The USD/INR exchange rate continued its recovery this year, moving from a low of 83.77 in May last year to the current 91. This recovery continued this week as Indian bond yields and business activity rose.
Indian bond yields and business activity are rising
The USD to INR exchange rate rose on Friday as India published encouraging macro data, which will likely continue improving in the coming months.
Data released by HSBC showed that the manufacturing PMI rose from 55.4 in January to 57.5 in February, a sign that the manufacturing sector is improving.
The report also showed that the services PMI rose to 58.4, while the composite figure rose to 59.3, its highest level in months. A PMI figure above 50 is a sign that a sector is growing.
Meanwhile, the bond market came under pressure as energy prices jumped, raising concerns about inflation. The ten-year rose to 6.73%, its highest level since February 12. Similarly, the 30-year rose to 7.43% and is nearing the year-to-date high of 7.515%.

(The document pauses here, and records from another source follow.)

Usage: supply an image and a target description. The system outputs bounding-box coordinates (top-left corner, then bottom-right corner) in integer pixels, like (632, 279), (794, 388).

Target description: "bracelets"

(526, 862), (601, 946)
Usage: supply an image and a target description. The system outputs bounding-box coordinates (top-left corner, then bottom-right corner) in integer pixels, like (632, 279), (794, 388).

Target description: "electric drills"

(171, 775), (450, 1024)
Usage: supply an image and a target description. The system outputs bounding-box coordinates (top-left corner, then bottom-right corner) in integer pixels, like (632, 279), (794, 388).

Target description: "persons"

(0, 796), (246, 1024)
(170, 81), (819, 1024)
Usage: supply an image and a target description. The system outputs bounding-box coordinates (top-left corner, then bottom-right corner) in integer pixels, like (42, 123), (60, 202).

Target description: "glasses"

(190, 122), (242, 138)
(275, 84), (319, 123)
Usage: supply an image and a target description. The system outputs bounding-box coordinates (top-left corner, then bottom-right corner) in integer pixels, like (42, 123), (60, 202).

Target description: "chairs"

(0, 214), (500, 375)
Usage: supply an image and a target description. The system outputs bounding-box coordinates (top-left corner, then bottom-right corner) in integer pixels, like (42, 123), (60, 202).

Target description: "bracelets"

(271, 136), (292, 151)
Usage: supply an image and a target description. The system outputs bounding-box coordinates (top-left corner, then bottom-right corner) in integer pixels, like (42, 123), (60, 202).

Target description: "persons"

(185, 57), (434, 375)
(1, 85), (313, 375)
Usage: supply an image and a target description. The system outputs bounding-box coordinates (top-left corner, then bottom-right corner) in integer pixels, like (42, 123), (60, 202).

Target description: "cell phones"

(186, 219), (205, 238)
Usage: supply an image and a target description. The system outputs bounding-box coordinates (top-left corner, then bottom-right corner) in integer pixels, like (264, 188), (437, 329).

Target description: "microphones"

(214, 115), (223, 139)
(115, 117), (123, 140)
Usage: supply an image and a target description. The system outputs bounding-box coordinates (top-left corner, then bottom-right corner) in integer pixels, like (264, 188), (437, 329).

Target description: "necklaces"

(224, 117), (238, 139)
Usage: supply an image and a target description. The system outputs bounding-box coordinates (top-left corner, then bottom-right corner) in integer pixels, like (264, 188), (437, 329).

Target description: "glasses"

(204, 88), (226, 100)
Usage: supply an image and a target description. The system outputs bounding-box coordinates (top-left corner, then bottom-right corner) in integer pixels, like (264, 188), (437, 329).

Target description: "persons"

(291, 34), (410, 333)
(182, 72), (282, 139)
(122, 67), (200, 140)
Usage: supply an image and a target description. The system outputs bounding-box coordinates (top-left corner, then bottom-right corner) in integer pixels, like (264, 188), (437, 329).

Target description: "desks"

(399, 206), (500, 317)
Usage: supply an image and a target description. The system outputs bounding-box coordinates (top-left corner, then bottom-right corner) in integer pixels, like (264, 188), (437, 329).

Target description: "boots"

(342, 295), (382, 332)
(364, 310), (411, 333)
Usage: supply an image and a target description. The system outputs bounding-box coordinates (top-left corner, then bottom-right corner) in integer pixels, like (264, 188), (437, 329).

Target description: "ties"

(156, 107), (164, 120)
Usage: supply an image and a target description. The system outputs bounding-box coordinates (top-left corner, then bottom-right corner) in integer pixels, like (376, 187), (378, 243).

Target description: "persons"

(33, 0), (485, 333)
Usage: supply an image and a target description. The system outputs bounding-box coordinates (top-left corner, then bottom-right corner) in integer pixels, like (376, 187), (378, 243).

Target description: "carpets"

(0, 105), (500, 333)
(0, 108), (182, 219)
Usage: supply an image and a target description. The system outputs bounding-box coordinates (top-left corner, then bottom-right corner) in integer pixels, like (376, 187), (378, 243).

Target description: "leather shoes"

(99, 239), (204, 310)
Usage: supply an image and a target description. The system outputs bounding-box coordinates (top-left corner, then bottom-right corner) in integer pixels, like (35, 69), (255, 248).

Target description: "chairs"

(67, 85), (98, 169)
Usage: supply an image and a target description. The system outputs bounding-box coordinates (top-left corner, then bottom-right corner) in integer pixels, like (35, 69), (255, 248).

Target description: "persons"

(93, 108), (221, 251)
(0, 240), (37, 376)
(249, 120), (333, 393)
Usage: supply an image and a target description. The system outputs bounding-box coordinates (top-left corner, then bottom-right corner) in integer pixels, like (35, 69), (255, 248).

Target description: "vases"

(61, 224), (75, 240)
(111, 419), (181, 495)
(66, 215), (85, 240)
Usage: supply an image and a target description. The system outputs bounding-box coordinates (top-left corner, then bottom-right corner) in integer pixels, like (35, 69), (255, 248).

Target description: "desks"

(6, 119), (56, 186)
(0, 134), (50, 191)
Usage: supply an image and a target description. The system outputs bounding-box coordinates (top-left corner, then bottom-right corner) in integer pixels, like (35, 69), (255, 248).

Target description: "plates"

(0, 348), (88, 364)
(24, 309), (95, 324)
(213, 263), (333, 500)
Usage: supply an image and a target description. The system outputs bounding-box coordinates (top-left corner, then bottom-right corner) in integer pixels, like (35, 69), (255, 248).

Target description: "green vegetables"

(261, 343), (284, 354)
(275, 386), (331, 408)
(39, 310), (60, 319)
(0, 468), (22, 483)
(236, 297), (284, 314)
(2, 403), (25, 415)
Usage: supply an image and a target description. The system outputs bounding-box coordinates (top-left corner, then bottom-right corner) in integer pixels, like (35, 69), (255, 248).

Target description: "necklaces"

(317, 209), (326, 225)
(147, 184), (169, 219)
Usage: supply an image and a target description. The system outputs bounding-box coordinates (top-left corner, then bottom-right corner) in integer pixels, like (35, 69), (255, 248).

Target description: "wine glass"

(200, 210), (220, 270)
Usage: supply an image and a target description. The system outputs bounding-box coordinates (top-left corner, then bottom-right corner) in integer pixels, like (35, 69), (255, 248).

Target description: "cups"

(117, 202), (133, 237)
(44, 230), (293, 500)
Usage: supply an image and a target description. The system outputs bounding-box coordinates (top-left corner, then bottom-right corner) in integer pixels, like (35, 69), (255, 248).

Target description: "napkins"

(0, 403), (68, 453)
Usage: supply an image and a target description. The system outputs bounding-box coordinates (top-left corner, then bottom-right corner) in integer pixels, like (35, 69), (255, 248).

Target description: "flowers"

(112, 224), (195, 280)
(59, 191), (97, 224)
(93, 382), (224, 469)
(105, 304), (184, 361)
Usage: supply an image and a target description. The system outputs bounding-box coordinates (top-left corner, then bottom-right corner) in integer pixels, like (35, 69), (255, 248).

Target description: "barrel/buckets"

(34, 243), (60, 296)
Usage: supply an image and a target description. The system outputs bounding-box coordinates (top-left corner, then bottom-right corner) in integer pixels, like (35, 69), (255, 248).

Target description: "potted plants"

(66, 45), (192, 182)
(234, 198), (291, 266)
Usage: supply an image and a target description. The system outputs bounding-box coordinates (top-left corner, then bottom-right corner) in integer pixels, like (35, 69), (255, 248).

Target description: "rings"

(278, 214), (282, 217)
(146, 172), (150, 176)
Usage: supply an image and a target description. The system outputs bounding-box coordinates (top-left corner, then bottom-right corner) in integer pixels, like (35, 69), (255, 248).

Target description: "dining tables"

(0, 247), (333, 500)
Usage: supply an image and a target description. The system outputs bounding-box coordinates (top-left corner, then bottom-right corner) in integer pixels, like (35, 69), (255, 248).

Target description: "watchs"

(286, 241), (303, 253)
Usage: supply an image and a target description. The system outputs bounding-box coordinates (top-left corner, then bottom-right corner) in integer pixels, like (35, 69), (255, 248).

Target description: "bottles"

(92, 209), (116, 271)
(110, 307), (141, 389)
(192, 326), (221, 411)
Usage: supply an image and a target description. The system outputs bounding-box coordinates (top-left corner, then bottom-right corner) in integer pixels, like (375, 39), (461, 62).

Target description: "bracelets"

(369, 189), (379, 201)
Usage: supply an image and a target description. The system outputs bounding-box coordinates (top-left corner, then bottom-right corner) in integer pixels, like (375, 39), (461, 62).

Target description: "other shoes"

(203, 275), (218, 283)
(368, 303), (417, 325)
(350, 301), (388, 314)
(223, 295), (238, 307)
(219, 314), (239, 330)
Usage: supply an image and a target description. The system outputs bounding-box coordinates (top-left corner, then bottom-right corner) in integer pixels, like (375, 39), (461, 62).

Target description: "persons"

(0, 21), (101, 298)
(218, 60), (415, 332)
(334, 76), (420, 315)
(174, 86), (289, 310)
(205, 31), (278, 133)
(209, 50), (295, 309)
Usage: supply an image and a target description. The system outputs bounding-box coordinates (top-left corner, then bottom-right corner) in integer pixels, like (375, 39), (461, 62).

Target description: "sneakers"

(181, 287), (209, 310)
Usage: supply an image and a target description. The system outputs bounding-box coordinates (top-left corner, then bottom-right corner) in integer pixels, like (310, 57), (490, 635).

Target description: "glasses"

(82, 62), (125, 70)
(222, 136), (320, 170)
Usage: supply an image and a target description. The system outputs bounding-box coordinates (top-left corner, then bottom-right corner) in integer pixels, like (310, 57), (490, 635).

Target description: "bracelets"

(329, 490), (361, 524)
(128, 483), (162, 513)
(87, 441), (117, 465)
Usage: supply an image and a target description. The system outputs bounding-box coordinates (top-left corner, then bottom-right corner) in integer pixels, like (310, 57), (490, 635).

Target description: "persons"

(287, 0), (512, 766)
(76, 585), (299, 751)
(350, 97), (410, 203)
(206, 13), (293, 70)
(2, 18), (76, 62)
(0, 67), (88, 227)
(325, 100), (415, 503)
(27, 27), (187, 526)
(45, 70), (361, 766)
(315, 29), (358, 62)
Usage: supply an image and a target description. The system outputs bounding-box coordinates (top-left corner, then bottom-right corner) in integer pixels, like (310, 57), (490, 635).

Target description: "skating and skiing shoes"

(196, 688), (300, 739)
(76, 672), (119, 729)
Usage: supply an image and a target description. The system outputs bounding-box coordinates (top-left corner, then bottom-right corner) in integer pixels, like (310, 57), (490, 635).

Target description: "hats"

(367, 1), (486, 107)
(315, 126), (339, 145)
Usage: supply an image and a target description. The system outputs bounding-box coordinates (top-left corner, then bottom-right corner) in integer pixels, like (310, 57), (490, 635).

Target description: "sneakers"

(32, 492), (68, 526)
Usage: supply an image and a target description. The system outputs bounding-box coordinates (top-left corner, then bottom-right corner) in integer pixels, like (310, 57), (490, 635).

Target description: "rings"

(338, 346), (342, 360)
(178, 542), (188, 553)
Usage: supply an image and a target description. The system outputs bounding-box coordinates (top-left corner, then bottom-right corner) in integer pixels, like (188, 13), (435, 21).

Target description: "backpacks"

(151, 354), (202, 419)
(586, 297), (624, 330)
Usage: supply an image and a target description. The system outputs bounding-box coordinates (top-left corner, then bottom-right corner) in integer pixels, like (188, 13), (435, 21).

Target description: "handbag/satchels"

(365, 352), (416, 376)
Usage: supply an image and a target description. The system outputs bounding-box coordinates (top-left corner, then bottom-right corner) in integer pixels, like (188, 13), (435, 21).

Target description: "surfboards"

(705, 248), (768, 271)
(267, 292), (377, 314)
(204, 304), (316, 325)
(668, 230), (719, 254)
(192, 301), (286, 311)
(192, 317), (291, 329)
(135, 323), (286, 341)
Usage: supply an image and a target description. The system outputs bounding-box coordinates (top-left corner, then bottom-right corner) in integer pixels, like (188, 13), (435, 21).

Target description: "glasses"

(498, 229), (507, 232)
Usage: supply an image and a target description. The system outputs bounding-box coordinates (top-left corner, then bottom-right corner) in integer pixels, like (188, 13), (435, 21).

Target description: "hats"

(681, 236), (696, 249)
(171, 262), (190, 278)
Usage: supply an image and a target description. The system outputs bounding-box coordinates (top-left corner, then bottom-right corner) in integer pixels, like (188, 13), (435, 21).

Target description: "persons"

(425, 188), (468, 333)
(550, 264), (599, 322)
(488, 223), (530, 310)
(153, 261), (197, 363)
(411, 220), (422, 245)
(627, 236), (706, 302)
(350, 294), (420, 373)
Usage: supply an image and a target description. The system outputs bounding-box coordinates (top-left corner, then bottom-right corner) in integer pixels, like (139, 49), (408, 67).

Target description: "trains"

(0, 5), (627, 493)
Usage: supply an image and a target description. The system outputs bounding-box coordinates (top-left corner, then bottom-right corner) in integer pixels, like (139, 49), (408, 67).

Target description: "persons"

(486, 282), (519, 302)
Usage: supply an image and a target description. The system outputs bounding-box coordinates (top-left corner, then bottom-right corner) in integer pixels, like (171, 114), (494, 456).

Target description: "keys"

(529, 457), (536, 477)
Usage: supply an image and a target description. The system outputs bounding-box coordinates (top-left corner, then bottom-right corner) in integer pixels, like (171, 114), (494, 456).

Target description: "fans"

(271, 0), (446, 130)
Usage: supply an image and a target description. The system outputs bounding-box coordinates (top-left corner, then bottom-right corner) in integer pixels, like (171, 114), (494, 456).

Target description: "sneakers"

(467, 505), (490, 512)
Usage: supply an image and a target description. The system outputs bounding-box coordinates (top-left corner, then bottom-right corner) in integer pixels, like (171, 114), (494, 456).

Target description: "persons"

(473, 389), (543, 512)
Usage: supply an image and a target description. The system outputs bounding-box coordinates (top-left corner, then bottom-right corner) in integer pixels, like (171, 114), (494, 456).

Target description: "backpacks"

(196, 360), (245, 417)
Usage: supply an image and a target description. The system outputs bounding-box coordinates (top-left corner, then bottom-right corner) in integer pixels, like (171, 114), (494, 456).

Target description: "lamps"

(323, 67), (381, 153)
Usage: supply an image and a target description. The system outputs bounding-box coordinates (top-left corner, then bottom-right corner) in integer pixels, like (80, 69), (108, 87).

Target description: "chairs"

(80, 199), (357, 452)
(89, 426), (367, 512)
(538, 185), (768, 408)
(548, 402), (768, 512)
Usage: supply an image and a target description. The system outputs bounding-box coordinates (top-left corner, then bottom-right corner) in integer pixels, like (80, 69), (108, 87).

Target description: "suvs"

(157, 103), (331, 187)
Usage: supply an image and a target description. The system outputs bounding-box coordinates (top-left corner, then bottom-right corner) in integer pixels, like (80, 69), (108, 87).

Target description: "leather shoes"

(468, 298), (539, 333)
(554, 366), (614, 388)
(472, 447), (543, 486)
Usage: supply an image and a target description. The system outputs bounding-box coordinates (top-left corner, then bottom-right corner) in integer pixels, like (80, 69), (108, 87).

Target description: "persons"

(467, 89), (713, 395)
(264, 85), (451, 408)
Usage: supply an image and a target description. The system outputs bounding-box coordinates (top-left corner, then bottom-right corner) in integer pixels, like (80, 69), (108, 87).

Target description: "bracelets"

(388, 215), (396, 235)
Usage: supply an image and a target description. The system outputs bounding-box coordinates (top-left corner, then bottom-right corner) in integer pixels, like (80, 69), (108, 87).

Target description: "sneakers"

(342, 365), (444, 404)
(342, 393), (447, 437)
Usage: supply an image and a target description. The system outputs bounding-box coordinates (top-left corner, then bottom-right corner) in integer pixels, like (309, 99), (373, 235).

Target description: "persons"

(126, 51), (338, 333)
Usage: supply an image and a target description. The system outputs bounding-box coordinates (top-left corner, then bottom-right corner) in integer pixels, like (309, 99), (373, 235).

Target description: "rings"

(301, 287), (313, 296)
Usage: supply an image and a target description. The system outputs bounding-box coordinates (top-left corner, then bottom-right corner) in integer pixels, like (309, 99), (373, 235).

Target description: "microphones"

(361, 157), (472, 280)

Indian bond yields jumped because of the ongoing crude oil price rally because of the elevated concerns that Donald Trump will attack Iran in the coming days. In a statement, he warned Iranian officials to reach a deal in the next 15 days.
A US attack on Iran will have a major impact on crude oil prices, a move that will impact India, a country that imports all its oil.
Higher oil prices may impact India’s manufacturing sector and inflation. Indeed, a report released recently showed that inflation has moved upwards in the last few months.
The headline Consumer Price Index (CPI) rose to 2.75% in January from 1.33% in December. It has jumped from last year’s low of 0.25%. It remains inside RBI’s tolerance band between 2% and 4%.
The Indian economy is doing relatively well, partly because of the ongoing actions of the Reserve Bank of India (RBI), which has slashed interest rates from 6.5% last year to the current 5.25%.
Also, the economy will likely continue growing now that India has reached a deal with the United States.
The next major catalyst for the USD/INR will be the upcoming US GDP and inflation report. Economists expect the economy grew by 3% in the fourth quarter after growing by 4.4% in the third quarter.
USD/INR technical analysis
The daily timeframe chart shows that the USDINR exchange rate has rebounded in the past few months, moving from a low of 83 in May last year to the 91. It recently tumbled from the year-to-date high of 92.23 to a low of 90.05 after the US reached a deal with India.
It has now rebounded as it fills the gap it formed on February 2nd. The stock remains above the 50-day and 100-day Exponential Moving Averages (EMA). It has moved above the Major S&R level of the Murrey Math Lines tool.
The Relative Strength Index and the MACD have continued rising. Therefore, the most likely USD to INR outlook is bullish, with the next key target being the year-to-date high of 92.23. A move above that level will point to more gains, potentially to the ultimate resistance at 93.75.